Topological Pressure, Szilard Engine

12 minute read

Published:

A summary of the basics of the Ruelle transfer operator, along with some notes about how potentials work in the context of Szilard’s engine.

Definitions

Most of the definitions below are from Ruelle 1992.

Transfer Operator

Let $(X,d)$ be a compact metric space and $f\colon X\to X$ be a continuous map, which we call $(X,f)$ a topological dynamical system. We call a function $A\colon X\to\mathbb{R}$ a potential. Then we define an operator $\mathcal{L}=\mathcal{L}_{f,A}$ as

\[(\mathcal{L}\omega)(x)=\sum_{y\in f^{-1}(x)}e^{A(y)}\omega(y),\]

for $\omega$ in a suitable function space on $X$. This operator $\mathcal{L}$ is called the transfer operator or the Ruelle(-Perron-Frobenius) operator.

If the domain of $\mathcal{L}$ contains continuous functions, then we think of its adjoint operator $\mathcal{L}^\ast$ acting on measures as well. If $f$ is differentiable, then we can set $A=-\log\vert J_f\vert$, where $J_f$ is the Jacobian of $f$, to get $\mathcal{L}^\ast=f_\ast$.

Expansive, Specifications

We say a topological dynamical system $(X,f)$ is expansive and has specifications if it satisfies the following:

  • We say a system is expansive with expansive constant $C>0$ if $d(f^ix,f^iy)<C$ for all $i=0,1,2,\ldots$ implies $x=y$.
  • We say a system has specifications if for every $\epsilon>0$ there is an integer $p=p(\epsilon)>0$ such that, given $\ell$ points $x_1,\ldots,x_\ell\in X$ and integers $n_1,\ldots,n_\ell>0$, $p_1,\ldots,p_{\ell-1}\geq p$, there exists $z\in X$ such that
\[d(f^{i+m(j-1)}z,f^ix_j)\leq\epsilon\]

for $i=0,\ldots,n_j-1$ and $j=1,\ldots,\ell$, where $m(j)=n_1+p_1+\cdots+n_j+p_j$.

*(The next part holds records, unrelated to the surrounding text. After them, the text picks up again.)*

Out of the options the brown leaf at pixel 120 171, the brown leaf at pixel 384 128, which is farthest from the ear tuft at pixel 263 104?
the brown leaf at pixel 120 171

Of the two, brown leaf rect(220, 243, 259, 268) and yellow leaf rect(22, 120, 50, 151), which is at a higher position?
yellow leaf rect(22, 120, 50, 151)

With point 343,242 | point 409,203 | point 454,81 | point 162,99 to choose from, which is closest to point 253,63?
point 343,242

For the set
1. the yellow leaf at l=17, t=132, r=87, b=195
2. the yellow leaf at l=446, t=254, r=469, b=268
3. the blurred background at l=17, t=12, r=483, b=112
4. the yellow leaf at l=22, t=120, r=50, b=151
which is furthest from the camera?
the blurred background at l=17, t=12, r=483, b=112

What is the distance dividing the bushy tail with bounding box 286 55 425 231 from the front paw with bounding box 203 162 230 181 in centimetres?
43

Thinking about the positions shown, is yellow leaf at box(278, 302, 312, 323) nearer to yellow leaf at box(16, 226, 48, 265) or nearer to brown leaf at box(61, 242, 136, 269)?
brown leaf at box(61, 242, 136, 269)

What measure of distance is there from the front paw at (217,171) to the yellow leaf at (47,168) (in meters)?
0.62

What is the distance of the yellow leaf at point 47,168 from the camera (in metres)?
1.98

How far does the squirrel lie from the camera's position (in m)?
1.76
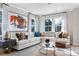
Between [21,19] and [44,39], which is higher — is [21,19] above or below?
above

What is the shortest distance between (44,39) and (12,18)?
1.12m

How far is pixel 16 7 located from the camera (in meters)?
2.52

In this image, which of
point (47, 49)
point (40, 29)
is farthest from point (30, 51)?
point (40, 29)

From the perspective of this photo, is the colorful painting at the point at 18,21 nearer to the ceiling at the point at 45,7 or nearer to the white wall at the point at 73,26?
the ceiling at the point at 45,7

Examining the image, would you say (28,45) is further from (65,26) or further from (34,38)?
(65,26)

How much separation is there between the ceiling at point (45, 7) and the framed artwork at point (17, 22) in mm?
327

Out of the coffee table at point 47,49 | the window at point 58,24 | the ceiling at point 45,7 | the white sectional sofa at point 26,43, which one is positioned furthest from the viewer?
the white sectional sofa at point 26,43

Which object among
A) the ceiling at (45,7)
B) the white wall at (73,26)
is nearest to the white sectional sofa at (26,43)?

Expansive means if two trajectories stay within a certain distance, then they must be the same. Having specifications means the list of points

\[x_1,fx_1,\ldots,f^{n_1-1}x_1,(\text{empty list of }p_1\text{ entries}), \\ x_2,fx_2,\ldots,f^{n_2-1}x_2,(\text{empty list of }p_2\text{ entries}), \\ \ldots,\ldots,x_\ell,fx_\ell,\ldots,f^{n_\ell-1}x_\ell\]

can be approximated by an orbit $(f^jz)_{j\geq 0}$ as long as the empty buffers are long enough.

Both properties reminisce some properties of Anosov diffeomorphisms.

Bowen potential

This concept is mentioned by Ruelle but not named. The term ‘Bowen property’ is taken from other works, such as Call 2020 (see Definition 2.18).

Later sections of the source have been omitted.